Source material —

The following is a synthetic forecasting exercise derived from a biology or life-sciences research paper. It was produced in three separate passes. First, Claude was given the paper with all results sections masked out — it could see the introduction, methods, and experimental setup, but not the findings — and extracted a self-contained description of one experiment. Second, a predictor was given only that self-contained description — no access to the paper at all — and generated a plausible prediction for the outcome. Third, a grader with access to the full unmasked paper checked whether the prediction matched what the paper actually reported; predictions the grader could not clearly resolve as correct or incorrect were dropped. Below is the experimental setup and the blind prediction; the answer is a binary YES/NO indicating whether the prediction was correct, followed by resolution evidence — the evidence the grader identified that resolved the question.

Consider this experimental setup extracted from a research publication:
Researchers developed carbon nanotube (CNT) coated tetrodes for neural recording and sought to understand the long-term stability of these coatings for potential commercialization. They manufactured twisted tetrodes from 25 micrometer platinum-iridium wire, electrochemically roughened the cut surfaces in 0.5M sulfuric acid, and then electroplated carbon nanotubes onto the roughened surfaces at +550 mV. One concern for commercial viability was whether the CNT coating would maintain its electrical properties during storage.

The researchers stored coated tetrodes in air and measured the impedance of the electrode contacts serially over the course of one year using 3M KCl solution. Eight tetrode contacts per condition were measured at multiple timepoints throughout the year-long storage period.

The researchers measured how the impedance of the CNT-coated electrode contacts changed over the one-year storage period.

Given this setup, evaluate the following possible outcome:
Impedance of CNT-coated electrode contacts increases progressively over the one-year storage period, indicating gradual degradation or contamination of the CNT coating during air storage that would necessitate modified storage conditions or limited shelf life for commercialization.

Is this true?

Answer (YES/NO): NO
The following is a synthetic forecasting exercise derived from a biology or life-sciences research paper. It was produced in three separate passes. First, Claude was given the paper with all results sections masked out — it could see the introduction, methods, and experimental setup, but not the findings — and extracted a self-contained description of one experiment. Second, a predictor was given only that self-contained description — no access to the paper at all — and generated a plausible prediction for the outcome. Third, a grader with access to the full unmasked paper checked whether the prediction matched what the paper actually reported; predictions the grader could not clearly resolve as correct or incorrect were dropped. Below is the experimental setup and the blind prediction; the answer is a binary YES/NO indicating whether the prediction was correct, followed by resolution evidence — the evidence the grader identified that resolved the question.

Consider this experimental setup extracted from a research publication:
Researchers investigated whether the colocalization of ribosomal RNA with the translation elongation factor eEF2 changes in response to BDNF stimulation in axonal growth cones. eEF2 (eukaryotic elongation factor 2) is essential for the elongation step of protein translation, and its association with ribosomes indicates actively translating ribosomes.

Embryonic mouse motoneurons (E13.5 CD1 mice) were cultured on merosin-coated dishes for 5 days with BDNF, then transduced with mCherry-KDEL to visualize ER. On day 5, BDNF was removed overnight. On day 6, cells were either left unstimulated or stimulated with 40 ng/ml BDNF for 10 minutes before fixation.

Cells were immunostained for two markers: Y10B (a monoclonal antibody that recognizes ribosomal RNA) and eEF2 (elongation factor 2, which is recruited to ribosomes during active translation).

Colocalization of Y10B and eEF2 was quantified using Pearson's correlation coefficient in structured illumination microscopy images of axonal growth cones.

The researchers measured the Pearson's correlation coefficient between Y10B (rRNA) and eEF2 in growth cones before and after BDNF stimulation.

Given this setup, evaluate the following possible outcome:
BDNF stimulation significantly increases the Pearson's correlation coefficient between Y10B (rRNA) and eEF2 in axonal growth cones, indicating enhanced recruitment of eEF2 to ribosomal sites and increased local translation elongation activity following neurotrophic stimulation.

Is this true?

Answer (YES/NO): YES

Work item —
Everything in the listing should be given again word for word.

Completed exercise —
The following is a synthetic forecasting exercise derived from a biology or life-sciences research paper. It was produced in three separate passes. First, Claude was given the paper with all results sections masked out — it could see the introduction, methods, and experimental setup, but not the findings — and extracted a self-contained description of one experiment. Second, a predictor was given only that self-contained description — no access to the paper at all — and generated a plausible prediction for the outcome. Third, a grader with access to the full unmasked paper checked whether the prediction matched what the paper actually reported; predictions the grader could not clearly resolve as correct or incorrect were dropped. Below is the experimental setup and the blind prediction; the answer is a binary YES/NO indicating whether the prediction was correct, followed by resolution evidence — the evidence the grader identified that resolved the question.

Consider this experimental setup extracted from a research publication:
Researchers developed carbon nanotube (CNT) coated tetrodes for neural recording and sought to understand the long-term stability of these coatings for potential commercialization. They manufactured twisted tetrodes from 25 micrometer platinum-iridium wire, electrochemically roughened the cut surfaces in 0.5M sulfuric acid, and then electroplated carbon nanotubes onto the roughened surfaces at +550 mV. One concern for commercial viability was whether the CNT coating would maintain its electrical properties during storage.

The researchers stored coated tetrodes in air and measured the impedance of the electrode contacts serially over the course of one year using 3M KCl solution. Eight tetrode contacts per condition were measured at multiple timepoints throughout the year-long storage period.

The researchers measured how the impedance of the CNT-coated electrode contacts changed over the one-year storage period.

Given this setup, evaluate the following possible outcome:
Impedance of CNT-coated electrode contacts increases progressively over the one-year storage period, indicating gradual degradation or contamination of the CNT coating during air storage that would necessitate modified storage conditions or limited shelf life for commercialization.

Is this true?

Answer (YES/NO): NO
The following is a synthetic forecasting exercise derived from a biology or life-sciences research paper. It was produced in three separate passes. First, Claude was given the paper with all results sections masked out — it could see the introduction, methods, and experimental setup, but not the findings — and extracted a self-contained description of one experiment. Second, a predictor was given only that self-contained description — no access to the paper at all — and generated a plausible prediction for the outcome. Third, a grader with access to the full unmasked paper checked whether the prediction matched what the paper actually reported; predictions the grader could not clearly resolve as correct or incorrect were dropped. Below is the experimental setup and the blind prediction; the answer is a binary YES/NO indicating whether the prediction was correct, followed by resolution evidence — the evidence the grader identified that resolved the question.

Consider this experimental setup extracted from a research publication:
Researchers investigated whether the colocalization of ribosomal RNA with the translation elongation factor eEF2 changes in response to BDNF stimulation in axonal growth cones. eEF2 (eukaryotic elongation factor 2) is essential for the elongation step of protein translation, and its association with ribosomes indicates actively translating ribosomes.

Embryonic mouse motoneurons (E13.5 CD1 mice) were cultured on merosin-coated dishes for 5 days with BDNF, then transduced with mCherry-KDEL to visualize ER. On day 5, BDNF was removed overnight. On day 6, cells were either left unstimulated or stimulated with 40 ng/ml BDNF for 10 minutes before fixation.

Cells were immunostained for two markers: Y10B (a monoclonal antibody that recognizes ribosomal RNA) and eEF2 (elongation factor 2, which is recruited to ribosomes during active translation).

Colocalization of Y10B and eEF2 was quantified using Pearson's correlation coefficient in structured illumination microscopy images of axonal growth cones.

The researchers measured the Pearson's correlation coefficient between Y10B (rRNA) and eEF2 in growth cones before and after BDNF stimulation.

Given this setup, evaluate the following possible outcome:
BDNF stimulation significantly increases the Pearson's correlation coefficient between Y10B (rRNA) and eEF2 in axonal growth cones, indicating enhanced recruitment of eEF2 to ribosomal sites and increased local translation elongation activity following neurotrophic stimulation.

Is this true?

Answer (YES/NO): YES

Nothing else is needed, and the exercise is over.